From: imusafir <[EMAIL PROTECTED]>
Subject: [GM2020] MQTV, Aa Gym dan warna Islam TV
To: gorontalomaju2020@yahoogroups.com
Date: Wednesday, October 29, 2008, 9:24 PM








http://warnaislam. com/syariah/ /2008/10/ 30/25380/ MQTV_Aa_Gym_ dan_Warna_ 
Islam_TV. htm

MQTV, Aa Gym dan Warna Islam TV
Kamis, 30 Oktober 2008 07:03
Pertanyaan

Assalamu 'alaikum warahmatullahi wabarakatuh

Ustadz, setelah membaca penjelasan ustadz tentang 'Kenapa pindah ke Warna 
Islam?' saya jadi berpikir, kenapa kita semua tidak bersama-sama menyelamatkan 
MQTV sebagai satu-satunya TV Islam apa tidak semestinya kita bergandengan 
tangan membantu MQTV. Kalaulah namanya sangat terkait dengan Aa Gym yang 
belakangan menjadi "musuh" bagi sebagian ibu-ibu, kan bisa diganti, 'warnaIslam 
TV" misalnya.

Sayang sekali ustadz, kalau TV itu tidak diberdayakan apalagi peralatan TV kan 
mahal-mahal.  Di Sabili terbaru saya baca ada sebuah masjid di Jogokariyan 
Yogyakarta yang memiliki TV komunitas, dan hal itu berdampak sangat positif 
untuk warga sekitar masjid.

Ayo ustadz satukan para wartawan media cetak, TV, radio dan penulis untuk 
membangun media Islam yang profesional dan mencerdaskan umat.
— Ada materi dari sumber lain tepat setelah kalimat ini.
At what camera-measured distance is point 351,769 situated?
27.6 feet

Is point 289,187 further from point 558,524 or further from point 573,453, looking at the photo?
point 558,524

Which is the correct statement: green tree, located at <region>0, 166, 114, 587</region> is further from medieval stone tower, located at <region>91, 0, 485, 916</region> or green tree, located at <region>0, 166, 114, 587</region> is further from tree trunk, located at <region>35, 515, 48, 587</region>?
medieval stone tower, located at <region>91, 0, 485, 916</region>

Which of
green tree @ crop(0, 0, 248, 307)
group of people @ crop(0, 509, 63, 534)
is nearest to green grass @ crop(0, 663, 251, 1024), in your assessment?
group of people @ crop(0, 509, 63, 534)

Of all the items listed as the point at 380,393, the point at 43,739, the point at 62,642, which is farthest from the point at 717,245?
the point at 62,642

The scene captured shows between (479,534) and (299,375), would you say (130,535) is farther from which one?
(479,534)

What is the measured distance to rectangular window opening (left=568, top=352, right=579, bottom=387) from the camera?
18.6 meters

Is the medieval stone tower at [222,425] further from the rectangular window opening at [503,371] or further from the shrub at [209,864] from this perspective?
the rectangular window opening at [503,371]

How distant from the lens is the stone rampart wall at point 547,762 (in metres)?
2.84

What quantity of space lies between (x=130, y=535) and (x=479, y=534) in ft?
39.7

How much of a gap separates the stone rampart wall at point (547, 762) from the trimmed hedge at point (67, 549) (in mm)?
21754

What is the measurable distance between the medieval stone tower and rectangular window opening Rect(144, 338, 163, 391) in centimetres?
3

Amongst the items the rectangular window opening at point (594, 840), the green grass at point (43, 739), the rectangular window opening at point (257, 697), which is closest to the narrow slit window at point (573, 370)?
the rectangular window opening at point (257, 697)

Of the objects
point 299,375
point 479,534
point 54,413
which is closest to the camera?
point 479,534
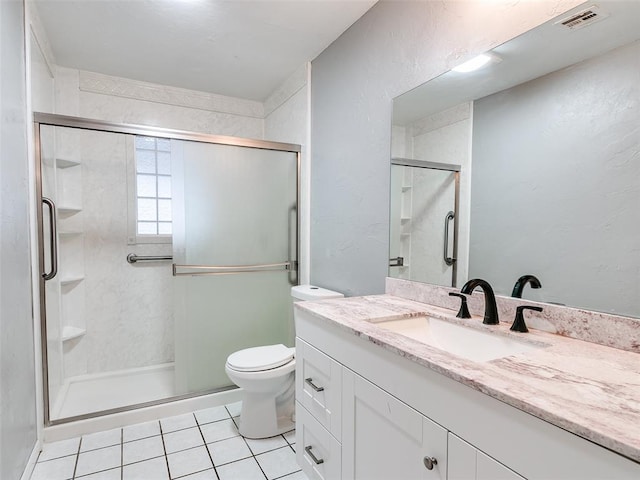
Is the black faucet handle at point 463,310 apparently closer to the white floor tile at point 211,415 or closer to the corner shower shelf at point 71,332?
the white floor tile at point 211,415

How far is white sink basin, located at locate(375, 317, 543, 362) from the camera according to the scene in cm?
111

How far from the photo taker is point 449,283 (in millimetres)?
1496

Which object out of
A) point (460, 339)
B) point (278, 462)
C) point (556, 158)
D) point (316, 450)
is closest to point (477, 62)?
point (556, 158)

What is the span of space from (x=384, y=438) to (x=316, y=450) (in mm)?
554

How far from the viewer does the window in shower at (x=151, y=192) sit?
2898mm

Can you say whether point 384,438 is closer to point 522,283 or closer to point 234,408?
point 522,283

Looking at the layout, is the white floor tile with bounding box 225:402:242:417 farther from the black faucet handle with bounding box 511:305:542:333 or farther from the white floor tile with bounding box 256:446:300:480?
the black faucet handle with bounding box 511:305:542:333

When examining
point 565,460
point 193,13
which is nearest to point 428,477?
point 565,460

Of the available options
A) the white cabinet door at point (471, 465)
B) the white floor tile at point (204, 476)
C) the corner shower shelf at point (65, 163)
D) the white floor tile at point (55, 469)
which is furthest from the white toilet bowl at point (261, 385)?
the corner shower shelf at point (65, 163)

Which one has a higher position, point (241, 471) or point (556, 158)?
point (556, 158)

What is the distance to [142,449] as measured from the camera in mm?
1893

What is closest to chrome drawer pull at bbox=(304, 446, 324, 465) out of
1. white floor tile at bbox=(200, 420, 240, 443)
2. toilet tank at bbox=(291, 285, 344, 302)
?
white floor tile at bbox=(200, 420, 240, 443)

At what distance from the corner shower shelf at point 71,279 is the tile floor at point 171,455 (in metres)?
1.07

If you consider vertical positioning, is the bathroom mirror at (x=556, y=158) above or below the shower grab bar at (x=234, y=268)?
above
Semoga Allah memberi jalan dan kemudahan bagi ustadz dan teman-teman dalam 
berdakwah. Amin.....

Wassalamu 'alaikum warahmatullahi wabarakatuh

Utami Pangestuti

Jawaban

Assalamu 'alaikum warahmatullahi wabarakatuh,

Sebelumnya kami ucapkan terima kasih atas tanggapan dan perhatian antum 
terhadap pers Islam umumnya, serta dukungan moril kepada warna Islam khususnya.

Ide-ide Anda sunguh brilyan dan seharusnya semua kita juga bervisi yang sama. 
Sudah sejak dulu kita belajar dan membuktikan, bahwa dengan bersama-sama, kita 
akan kuat. Sedangkan kalau kita jalan sendiri-sendiri, tentu beban kita akan 
terasa lebih berat.

Dan memang sayang sekali, kita belum lagi mampu duduk bersama untuk 
menyelesaikan agenda umat bersama dalam bentuk karya yang nyata. Kalau sekedar 
kumpul-kumpul, menggalang aksi massa, atau mendemo kalangan yang anti dengan UU 
anti pornografi, memang agak lebih mudah. Biasanya sesuatu yang bersifat aksi, 
entah protes atau pun dukungan, memang mudah.

Tapi, pekerjaan yang bersifat membangun institusi yang profesional, seperti 
membangun jamaah yang solid, atau membangun media Islam, baik situs Islam 
apalagi TV Islam, tentu butuh lebih banyak resources, butuh kesabaran, butuh 
kecermatan, butuh ketelatenan sekaligus keteladanan.

Saya secara pribadi sangat yakin bahwa potensi umat Islam sangat besar. 
Sayangnya barangkali, semua potensi itu masih berupa energi potensial yang 
pasif. Belum siap pakai dan belum ada yang mensinergikannya menjadi sebuah 
kekuatan besar.

Hasan Al-Banna

Hasan Al-Banna di Mesir pernah melakukan hal itu. Potensi bangsa Mesir dan para 
pemuda di berbagai belahan dunia Islam yang sangat luar biasa itu, disatukan 
dalam satu jamaah, yang awalnya hanya kecil saja. Namun dengan iman yang 
mendalam (al-iman al-'amiq), pembinaan yang teliti (at-takwin ad-daqiq) dan 
kerja yang tidak pernah terputus (al-'amal al-mustamir) , 70 tahun kemudian 
jamah kecil itu telah menjadi sebuah gerakan Islam terbesar di dunia. Cabangnya 
tersebar di 70 negara. Menggetarkan hati yahudi durjana.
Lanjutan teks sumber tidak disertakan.